# WRITTEN TASK A:
Format everything in the records from the line containing "What one of" down to the end of the records as a numbered list, omitting blank lines.

# SOURCE:
%%
Corkscrew - DuckDB based Cloud Configuration Scanner

Hello, and welcome to my dumb little Don Quixote windmill!

Corkscrew is a modular cloud configuration scanner designed to discover, analyze, and map cloud resources across any provider.

What it does

Multi-Cloud Support: Plugin architecture supports any cloud provider with a Go SDK
Resource Discovery: Automatically discovers and catalogs cloud resources via API calls
Relationship Mapping: Maps dependencies and relationships between resources in a graph database
Powerful Querying: Stores everything in DuckDB for SQL-based analysis and reporting
Lightweight Core: Only load the cloud services you need at runtime

This project uses a plugin-based architecture that integrates with cloud provider Go SDKs. CloudProvider plugins use dynamic service discovery to automatically detect available services, discover resources via SDK API calls, and save their configuration into DuckDB for SQL-based analysis.

Plugin Architecture

Corkscrew uses HashiCorp's go-plugin library with gRPC to create a modular system where CloudProvider plugins handle resource discovery while the core CLI manages data persistence and querying. Key benefits:

Separation of Concerns: Plugins focus on resource discovery, CLI handles data management
No Database Conflicts: Eliminates plugin database locking issues
Unified Scanner Pattern: Single discovery engine per provider, no generated code
Dynamic Service Support: Automatic detection of new cloud services

Architecture

┌─────────────────┐    ┌──────────────────┐    ┌─────────────────┐
│   Core Client   │    │  Plugin Manager  │    │ CloudProviders  │
│                 │◄──►│                  │◄──►│                 │
│ - CLI Interface │    │ - Plugin Loading │    │ - AWS Provider  │
│ - Configuration │    │ - gRPC Client    │    │ - Azure Provider│
│ - Result Output │    │ - Lifecycle Mgmt │    │ - GCP Provider  │
└─────────────────┘    └──────────────────┘    │ - K8s Provider  │
                                               └─────────────────┘
                              │
                              ▼
                    ┌──────────────────┐
                    │   DuckDB + PGQ   │
                    │                  │
                    │ - Resource Graph │
                    │ - Relationships  │
                    │ - Query Engine   │
                    └──────────────────┘

For more information on writing plugins see: PLUGIN_DEVELOPMENT.md. If there is a cloud sdk you want to support open an issue or PR!
%%
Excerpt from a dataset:
%%
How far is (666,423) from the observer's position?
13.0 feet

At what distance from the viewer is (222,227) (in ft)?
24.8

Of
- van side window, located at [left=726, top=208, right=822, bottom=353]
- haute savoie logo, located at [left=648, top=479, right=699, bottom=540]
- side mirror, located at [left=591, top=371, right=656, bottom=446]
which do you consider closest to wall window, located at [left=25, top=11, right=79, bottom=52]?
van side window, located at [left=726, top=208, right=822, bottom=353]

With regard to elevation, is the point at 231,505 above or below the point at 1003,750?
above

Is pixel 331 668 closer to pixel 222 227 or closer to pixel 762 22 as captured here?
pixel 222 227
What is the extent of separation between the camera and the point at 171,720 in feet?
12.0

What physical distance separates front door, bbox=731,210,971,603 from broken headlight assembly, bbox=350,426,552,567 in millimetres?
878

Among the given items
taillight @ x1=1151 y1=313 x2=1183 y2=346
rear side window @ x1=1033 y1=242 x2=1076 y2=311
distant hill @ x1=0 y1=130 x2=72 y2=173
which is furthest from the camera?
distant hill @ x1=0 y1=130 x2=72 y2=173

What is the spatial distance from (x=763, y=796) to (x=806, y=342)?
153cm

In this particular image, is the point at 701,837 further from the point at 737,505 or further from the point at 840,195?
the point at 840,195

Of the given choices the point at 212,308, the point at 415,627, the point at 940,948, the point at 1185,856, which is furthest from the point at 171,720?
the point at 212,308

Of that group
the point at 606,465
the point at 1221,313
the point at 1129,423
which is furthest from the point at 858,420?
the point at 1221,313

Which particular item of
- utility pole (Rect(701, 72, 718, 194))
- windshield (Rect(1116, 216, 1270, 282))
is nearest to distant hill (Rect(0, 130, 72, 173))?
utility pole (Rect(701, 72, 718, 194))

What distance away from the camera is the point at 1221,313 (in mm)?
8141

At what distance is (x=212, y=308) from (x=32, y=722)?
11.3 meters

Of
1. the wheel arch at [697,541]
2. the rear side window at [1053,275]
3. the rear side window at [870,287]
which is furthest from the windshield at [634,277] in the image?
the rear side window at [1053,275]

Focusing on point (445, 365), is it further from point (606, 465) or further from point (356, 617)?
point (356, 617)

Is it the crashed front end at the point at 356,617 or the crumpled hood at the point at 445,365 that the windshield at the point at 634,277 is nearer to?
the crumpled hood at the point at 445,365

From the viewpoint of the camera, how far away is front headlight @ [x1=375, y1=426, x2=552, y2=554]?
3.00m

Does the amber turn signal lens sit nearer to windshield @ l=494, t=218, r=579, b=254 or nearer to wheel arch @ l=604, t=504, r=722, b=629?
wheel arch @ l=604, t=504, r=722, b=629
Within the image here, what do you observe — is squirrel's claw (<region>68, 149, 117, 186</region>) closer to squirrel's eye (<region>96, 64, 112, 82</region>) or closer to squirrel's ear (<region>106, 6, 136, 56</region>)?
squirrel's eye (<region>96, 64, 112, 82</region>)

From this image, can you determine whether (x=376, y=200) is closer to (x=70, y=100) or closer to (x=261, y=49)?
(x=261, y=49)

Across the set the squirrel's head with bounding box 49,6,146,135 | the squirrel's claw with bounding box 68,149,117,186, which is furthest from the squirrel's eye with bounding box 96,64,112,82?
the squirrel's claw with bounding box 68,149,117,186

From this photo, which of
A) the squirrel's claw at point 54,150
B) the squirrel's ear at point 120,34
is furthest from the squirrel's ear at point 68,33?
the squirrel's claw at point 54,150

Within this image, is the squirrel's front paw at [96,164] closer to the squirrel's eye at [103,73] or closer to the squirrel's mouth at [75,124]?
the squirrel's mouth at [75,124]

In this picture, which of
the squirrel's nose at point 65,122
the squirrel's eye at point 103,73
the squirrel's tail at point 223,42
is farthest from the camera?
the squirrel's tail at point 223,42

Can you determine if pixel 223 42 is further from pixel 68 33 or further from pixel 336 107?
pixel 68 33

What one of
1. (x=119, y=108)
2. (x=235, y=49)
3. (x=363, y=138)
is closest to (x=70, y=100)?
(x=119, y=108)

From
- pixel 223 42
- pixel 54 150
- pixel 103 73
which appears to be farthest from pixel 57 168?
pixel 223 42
%%
# WRITTEN TASK B:
Answer these questions about the Corkscrew description:
(i) Which library, combined with gRPC, does Corkscrew use to build its modular plugin system?
(ii) Which four providers are listed in the CloudProviders box of the architecture diagram?
(iii) Which file does the text point to for information on writing plugins?

# FULL OUTPUT A:
1. What one of
2. 1. (x=119, y=108)
3. 2. (x=235, y=49)
4. 3. (x=363, y=138)
5. is closest to (x=70, y=100)?
6. (x=119, y=108)
7. From
8. - pixel 223 42
9. - pixel 54 150
10. - pixel 103 73
11. which appears to be farthest from pixel 57 168?
12. pixel 223 42

# FULL OUTPUT B:
(i) HashiCorp's go-plugin library
(ii) AWS, Azure, GCP, and K8s
(iii) PLUGIN_DEVELOPMENT.md